The agency this week suggested that the Ebola crisis could strike 500,000 by the end of January. Others note that some 200,000 Africans from nations hit by the deadly virus have visas to travel to the United States.
The CDC is getting out in front of what could be a problem in the United States if somebody with the virus slips through security checkpoints overseas and arrives in America. In addition to the new precautions to airlines, the CDC has also provided hospitals and health centers with special protocols on handling people suspected of having Ebola.

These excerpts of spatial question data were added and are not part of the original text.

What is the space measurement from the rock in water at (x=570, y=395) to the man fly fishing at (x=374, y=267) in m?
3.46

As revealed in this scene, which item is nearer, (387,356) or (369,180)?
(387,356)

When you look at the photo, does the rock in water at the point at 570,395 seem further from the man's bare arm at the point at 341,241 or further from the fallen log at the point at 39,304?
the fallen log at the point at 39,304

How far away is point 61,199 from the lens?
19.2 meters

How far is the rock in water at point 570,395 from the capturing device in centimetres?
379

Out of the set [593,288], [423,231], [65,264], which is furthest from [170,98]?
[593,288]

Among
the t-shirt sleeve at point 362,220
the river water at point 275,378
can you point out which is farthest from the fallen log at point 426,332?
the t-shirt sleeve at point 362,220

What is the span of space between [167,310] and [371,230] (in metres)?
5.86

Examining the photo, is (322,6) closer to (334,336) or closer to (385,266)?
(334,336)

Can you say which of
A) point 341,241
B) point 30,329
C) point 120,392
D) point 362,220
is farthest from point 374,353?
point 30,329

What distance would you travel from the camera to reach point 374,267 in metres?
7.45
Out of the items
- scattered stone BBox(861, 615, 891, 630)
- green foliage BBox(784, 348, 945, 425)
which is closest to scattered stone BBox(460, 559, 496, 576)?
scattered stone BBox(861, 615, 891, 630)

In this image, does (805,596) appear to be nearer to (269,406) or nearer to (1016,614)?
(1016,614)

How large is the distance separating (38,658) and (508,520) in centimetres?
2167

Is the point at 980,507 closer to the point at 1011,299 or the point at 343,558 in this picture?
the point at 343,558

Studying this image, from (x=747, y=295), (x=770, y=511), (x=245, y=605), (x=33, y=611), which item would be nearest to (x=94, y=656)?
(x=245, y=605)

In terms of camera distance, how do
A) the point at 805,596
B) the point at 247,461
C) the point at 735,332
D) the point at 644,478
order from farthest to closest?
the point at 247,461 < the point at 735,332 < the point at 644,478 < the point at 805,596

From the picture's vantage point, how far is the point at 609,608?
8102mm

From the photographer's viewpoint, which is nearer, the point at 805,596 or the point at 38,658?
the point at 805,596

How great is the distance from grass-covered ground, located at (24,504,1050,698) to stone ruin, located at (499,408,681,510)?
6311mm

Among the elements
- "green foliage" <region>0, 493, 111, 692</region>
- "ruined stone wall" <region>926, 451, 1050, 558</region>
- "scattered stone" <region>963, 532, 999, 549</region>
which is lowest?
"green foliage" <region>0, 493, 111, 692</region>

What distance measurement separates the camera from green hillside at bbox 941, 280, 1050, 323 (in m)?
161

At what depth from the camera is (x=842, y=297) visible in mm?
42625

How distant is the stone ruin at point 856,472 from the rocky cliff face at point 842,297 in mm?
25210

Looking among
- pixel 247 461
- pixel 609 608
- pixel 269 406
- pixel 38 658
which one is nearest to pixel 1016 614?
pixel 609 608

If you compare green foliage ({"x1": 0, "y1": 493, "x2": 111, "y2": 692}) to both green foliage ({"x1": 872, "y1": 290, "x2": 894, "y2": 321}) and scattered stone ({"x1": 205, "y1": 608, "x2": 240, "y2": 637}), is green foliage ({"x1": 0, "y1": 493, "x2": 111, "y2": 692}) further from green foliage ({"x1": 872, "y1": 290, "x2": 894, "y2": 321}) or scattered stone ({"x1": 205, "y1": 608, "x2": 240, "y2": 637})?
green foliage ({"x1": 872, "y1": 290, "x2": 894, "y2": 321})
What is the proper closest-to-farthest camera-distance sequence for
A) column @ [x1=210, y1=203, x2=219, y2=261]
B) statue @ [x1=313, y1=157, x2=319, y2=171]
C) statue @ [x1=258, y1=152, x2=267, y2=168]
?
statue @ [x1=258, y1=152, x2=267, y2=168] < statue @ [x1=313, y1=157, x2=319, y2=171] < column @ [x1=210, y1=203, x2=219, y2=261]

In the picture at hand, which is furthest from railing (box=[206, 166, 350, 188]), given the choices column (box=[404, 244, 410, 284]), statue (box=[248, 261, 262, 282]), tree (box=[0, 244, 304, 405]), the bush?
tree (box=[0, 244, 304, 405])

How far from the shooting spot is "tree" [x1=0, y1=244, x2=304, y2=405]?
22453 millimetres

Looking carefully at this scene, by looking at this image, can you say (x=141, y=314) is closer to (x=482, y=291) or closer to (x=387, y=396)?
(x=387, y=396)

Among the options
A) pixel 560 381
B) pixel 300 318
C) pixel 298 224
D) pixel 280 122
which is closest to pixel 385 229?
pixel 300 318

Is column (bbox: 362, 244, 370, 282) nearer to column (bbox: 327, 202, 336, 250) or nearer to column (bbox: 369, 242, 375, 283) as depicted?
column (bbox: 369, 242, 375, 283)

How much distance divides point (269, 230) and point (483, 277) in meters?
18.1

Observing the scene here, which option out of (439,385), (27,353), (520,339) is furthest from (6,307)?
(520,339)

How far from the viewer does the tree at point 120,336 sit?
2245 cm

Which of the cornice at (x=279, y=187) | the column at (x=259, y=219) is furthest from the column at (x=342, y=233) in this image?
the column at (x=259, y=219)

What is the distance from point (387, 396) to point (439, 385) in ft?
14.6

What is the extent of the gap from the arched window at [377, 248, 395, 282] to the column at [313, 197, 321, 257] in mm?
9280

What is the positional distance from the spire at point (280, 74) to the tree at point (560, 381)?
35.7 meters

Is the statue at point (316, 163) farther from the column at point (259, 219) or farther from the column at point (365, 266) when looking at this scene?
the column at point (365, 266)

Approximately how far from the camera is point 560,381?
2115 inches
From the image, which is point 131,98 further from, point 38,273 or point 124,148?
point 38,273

Below is the updated CDC airline advisory:
Interim Guidance about Ebola Infection for Airline Crews, Cleaning Personnel, and Cargo Personnel
Updated September 19, 2014
Purpose: To give information to airlines on stopping ill travelers from boarding, managing and reporting onboard sick travelers, protecting crew and passengers from infection, and cleaning the plane and disinfecting contaminated areas.
— A U.S. Department of Transportation rule permits airlines to deny boarding to air travelers with serious contagious diseases that could spread during flight, including travelers with possible Ebola symptoms. This rule applies to all flights of U.S. airlines, and to direct flights (no change of planes) to or from the United States by foreign airlines.
— Cabin crew should follow routine infection control precautions for onboard sick travelers. If in-flight cleaning is needed, cabin crew should follow routine airline procedures using personal protective equipment available in the Universal Precautions Kit. If a traveler is confirmed to have had infectious Ebola on a flight, CDC will conduct an investigation to assess risk and inform passengers and crew of possible exposure.
— Hand hygiene and other routine infection control measures should be followed.
— Treat all body fluids as though they are infectious.